The appropriate way would be to:
- Make a jig out of wood that will hold the pipe to be drilled
- The jig could be flat or have the desired 45° angle built into it.
- Building it flat allows it to be used for drilling holes into pipe at any desired angle in the future, making it more useful
- Clamp the jig to the table of a drill press.
- Either have the drill press table level (for a jig with the angle built in) or tilt it to 45° (for a "flat" jig).
- Drill the hole with an appropriately sized bit.
- I would use a hole saw from a set with a replaceable pilot bit.
- Replace the supplied bit with a long one that will reach the pipe before the edge of the cutter will reach it.

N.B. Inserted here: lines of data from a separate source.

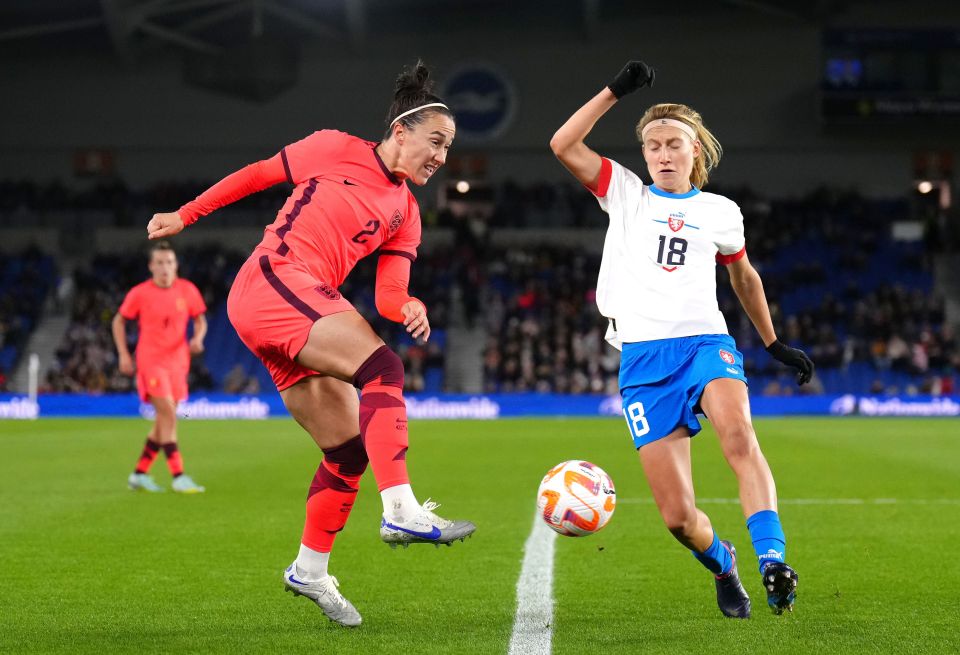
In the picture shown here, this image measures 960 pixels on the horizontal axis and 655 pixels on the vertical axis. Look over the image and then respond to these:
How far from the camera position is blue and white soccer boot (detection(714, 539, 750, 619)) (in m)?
5.41

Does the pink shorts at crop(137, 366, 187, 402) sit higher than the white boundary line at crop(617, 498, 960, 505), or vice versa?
the pink shorts at crop(137, 366, 187, 402)

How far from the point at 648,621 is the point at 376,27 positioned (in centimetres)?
3525

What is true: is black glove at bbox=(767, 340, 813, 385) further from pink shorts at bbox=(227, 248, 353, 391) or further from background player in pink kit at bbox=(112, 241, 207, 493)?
background player in pink kit at bbox=(112, 241, 207, 493)

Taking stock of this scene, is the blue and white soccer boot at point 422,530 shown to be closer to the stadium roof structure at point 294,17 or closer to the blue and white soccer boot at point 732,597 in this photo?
the blue and white soccer boot at point 732,597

- Use the long pilot bit to ensure that the center of the hole is where you want it to be.
A hole-saw set like this:
image courtesy of lowes.com. No endorsement intended or implied
Has a pilot bit that can be replaced. Simply purchase a longer bit that will fit so that the pilot bit hits the pipe before the larger cutter hits, like this crude drawing:
image courtesy of lowes.com. No endorsement intended or implied. Edited by me.

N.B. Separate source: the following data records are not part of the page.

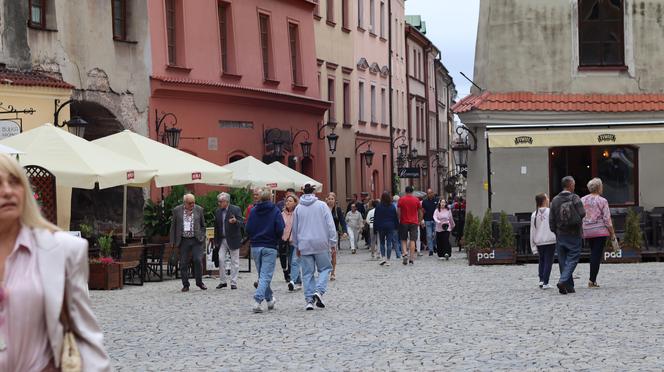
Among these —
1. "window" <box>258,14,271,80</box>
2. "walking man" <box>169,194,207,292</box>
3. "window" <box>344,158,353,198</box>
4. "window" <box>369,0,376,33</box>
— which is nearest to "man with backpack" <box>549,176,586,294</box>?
"walking man" <box>169,194,207,292</box>

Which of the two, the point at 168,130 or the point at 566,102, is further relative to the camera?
the point at 566,102


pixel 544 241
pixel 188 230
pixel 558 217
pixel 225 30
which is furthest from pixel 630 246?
pixel 225 30

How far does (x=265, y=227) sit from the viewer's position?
17359mm

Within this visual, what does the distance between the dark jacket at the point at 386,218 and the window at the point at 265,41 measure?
10611 mm

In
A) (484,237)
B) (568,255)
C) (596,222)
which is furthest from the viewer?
(484,237)

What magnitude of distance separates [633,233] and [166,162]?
31.3 ft

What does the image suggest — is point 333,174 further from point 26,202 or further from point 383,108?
point 26,202

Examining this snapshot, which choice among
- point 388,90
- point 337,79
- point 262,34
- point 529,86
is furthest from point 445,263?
point 388,90

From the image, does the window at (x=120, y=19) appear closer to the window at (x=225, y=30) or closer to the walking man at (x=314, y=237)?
the window at (x=225, y=30)

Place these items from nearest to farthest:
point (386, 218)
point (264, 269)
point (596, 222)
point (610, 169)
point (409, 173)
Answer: point (264, 269) < point (596, 222) < point (610, 169) < point (386, 218) < point (409, 173)

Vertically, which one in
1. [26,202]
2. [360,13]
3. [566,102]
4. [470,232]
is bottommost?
[470,232]

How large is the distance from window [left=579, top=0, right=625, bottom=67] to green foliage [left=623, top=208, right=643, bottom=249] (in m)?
6.05

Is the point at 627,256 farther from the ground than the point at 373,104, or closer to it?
closer to it

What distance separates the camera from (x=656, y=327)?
13.6 metres
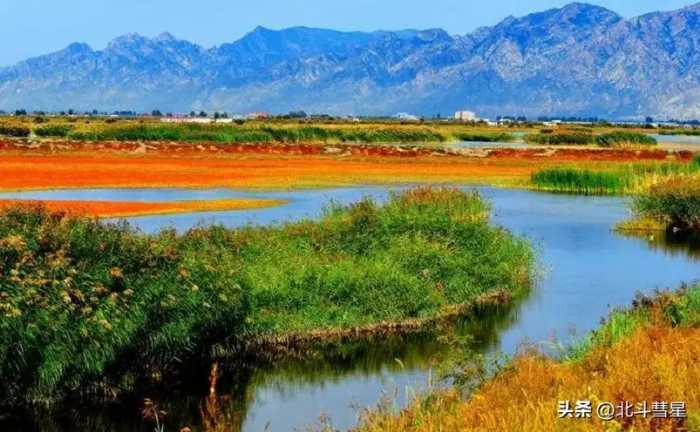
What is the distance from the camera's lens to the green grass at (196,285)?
1567cm

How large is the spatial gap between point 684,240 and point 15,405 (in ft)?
92.7

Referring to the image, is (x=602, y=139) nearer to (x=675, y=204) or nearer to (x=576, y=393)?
(x=675, y=204)

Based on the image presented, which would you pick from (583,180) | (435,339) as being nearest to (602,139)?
(583,180)

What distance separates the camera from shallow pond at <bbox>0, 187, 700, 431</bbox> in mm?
16656

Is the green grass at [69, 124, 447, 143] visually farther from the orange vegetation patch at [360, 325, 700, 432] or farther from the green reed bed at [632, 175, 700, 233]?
the orange vegetation patch at [360, 325, 700, 432]

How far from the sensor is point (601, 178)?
6050 cm

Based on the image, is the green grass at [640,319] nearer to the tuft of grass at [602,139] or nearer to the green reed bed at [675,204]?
the green reed bed at [675,204]

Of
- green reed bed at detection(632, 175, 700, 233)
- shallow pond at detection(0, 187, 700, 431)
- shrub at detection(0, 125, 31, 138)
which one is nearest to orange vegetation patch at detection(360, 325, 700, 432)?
shallow pond at detection(0, 187, 700, 431)

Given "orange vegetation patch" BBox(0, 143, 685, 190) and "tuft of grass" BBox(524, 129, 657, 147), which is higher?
"orange vegetation patch" BBox(0, 143, 685, 190)

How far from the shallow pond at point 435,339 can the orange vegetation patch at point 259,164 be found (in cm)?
1830

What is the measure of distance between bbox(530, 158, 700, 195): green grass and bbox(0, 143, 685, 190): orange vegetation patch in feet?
17.2

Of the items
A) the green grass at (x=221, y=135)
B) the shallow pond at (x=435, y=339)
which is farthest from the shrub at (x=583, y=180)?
the green grass at (x=221, y=135)

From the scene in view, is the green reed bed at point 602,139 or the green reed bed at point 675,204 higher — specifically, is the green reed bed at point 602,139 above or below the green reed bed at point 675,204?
below

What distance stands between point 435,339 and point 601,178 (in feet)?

Where the red line indicates the pipe and the blue line indicates the longer drill bit.
This is the kind of drill press (or "pillar/post drill" as it's called in some countries) I'm referring to. This model has a 10" (254mm) capacity between the the chuck and the lowest position of the table:
Image courtesy of HarborFreight.com customer review. Note that this shows it sitting on the floor, not yet installed on a bench top. Click to embiggen.